Emilian Bold: CoolBeans is an user-oriented IDE distribution based on Apache NetBeans and the NetBeans plugin ecosystem. It focuses on being more modern and providing better integration with the operating system while also being more secure. It comes with everything you need to get to work (or to study) right away: there’s an installer and a bundled JDK.
Interesting that you asked how CoolBeans complements the NetBeans ecosystem. The bundled JDK is something Apache NetBeans won’t be able to do soon so it’s good to have a complete package available. The CoolBeans error reporter is also much better and users are able to send their problems with a single click of a button. Of course, these problems will be reported upstream to NetBeans.
JAXenter: PHP, standard Java and Java EE are included out of the box. Are there plans to add other languages to the list?
Emilian Bold: There are no immediate plans for new languages compared to NetBeans. Sometime next year CoolBeans will include the C/C++ modules. One language I might consider including is TypeScript, there is a great plugin made by Everlaw.
The bundled JDK is something Apache NetBeans won’t be able to do soon so it’s good to have a complete package available.
JAXenter: How does CoolBeans work?
Emilian Bold: CoolBeans doesn’t change the existing workflow of Java, JavaEE or PHP developers. Just install and start the IDE. Then open your existing NetBeans projects or create a new project for Java, JavaEE or PHP and start coding!
JAXenter: Who should use CoolBeans? What are its main benefits?
Emilian Bold: CoolBeans is for everybody. If you want to develop something with Java, JavaEE or PHP, you can use CoolBeans. I believe it might appeal more to people that don’t have the time or don’t like to tinker that much. CoolBeans is the full package: you install it and you are done. I also hope to make it more polished than NetBeans with native notifications and retina icons.
Somewhat paradoxically, people that want to help Apache NetBeans could more easily just report issues with the CoolBeans error reporter: just press ‘Submit Data’ and you are done. It’s only 10 seconds for the user but it gives valuable real-world scenarios and issues to the NetBeans developers.
JAXenter: In a recent blog post, you mentioned that CoolBeans is compatible with Apache NetBeans 10 but since this is just the initial release, there’s a lot of work ahead. What are the short-term plans for CoolBeans?

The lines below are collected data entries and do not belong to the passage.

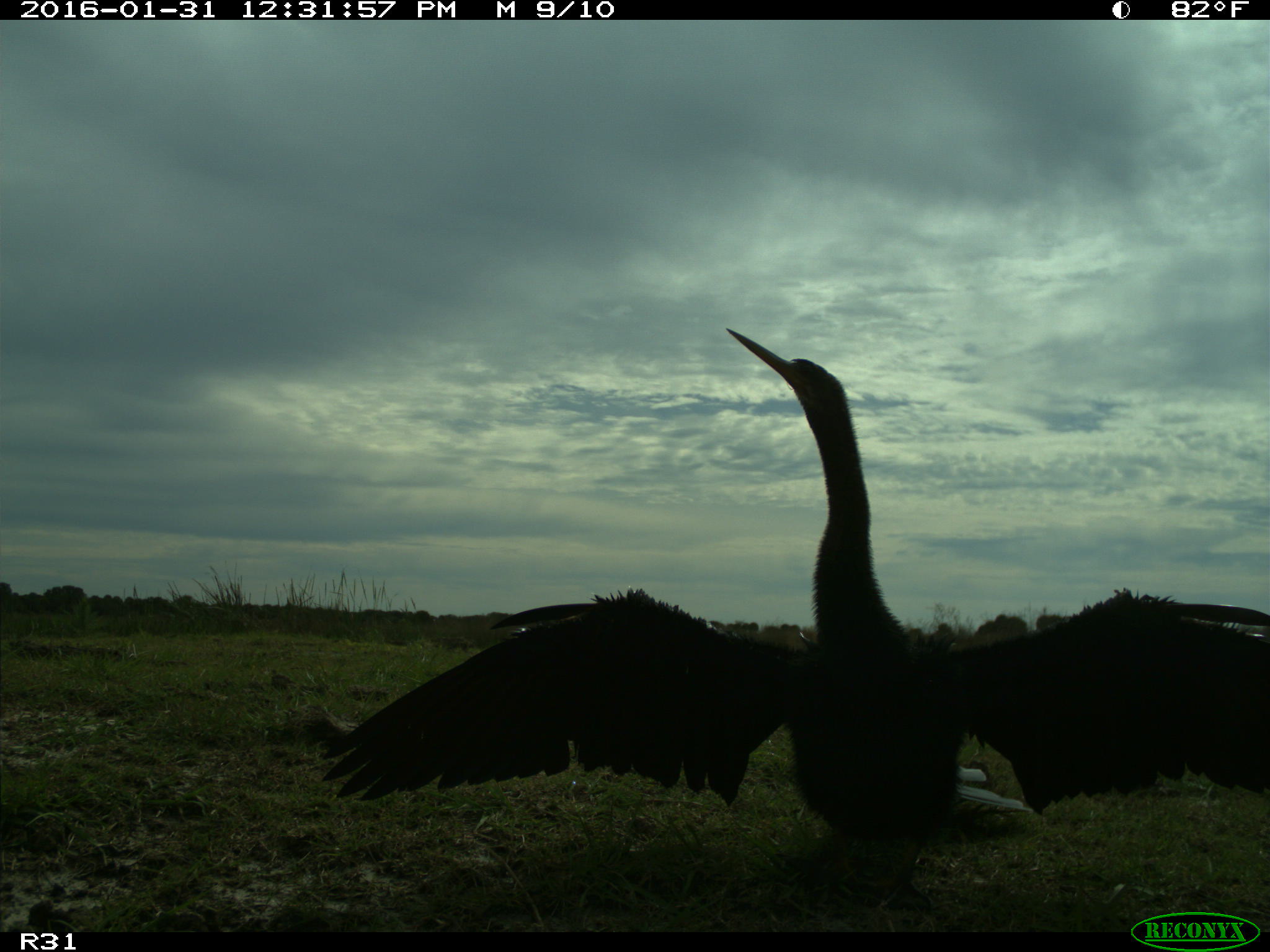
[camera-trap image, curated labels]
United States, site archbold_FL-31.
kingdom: Animalia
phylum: Chordata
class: Aves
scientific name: Aves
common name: birds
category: unidentified bird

Emilian Bold: I would like to integrate some of the separate projects I have been working on into CoolBeans.
I did NBnotify a while back for native notifications. Users like to see the same operating system notifications for IDE messages and to know when their build finished. Next, I might look into retina icons (I wrote an article on JAXenter about it) and nimbler Maven search.
Then, there’s of course, building the plugins and preparing the infrastructure for all this.
SEE ALSO: NetBeans IDE: Features, tips & future
JAXenter: What is the Plugin Portal all about? How does it differ from the older NetBeans plugin portal?
Emilian Bold: The older Plugin Portal allowed authors to submit plugin binaries and there was an optional manual review process (of the binary) in order to get into the official update center that’s visible in the IDE. I always thought that Linux distributions do this better. They take ownership of their packages and build them directly!
This is what I want to do for the open-source NetBeans plugins: have them in a ports tree, get the source code and build them. Then users know that the binary they are getting was centrally built and there is a known corresponding source code for it. This should also make it easier to maintain plugin compatibility across IDE versions.
JAXenter: You also mentioned that more plugins will be added in the future. Could you give us an example?
Emilian Bold: I have a list of over 100 modules to go through but I’ll start with the most popular: the Darcula look and feel module, Gaurav Gupta’s Jeddict, Attila Kelemen’s Gradle support, Christian Lenz’s js-css-minify-compress and Benno Markiewicz’s many plugins (the Eclipse code formatter, Git toolbar, etc).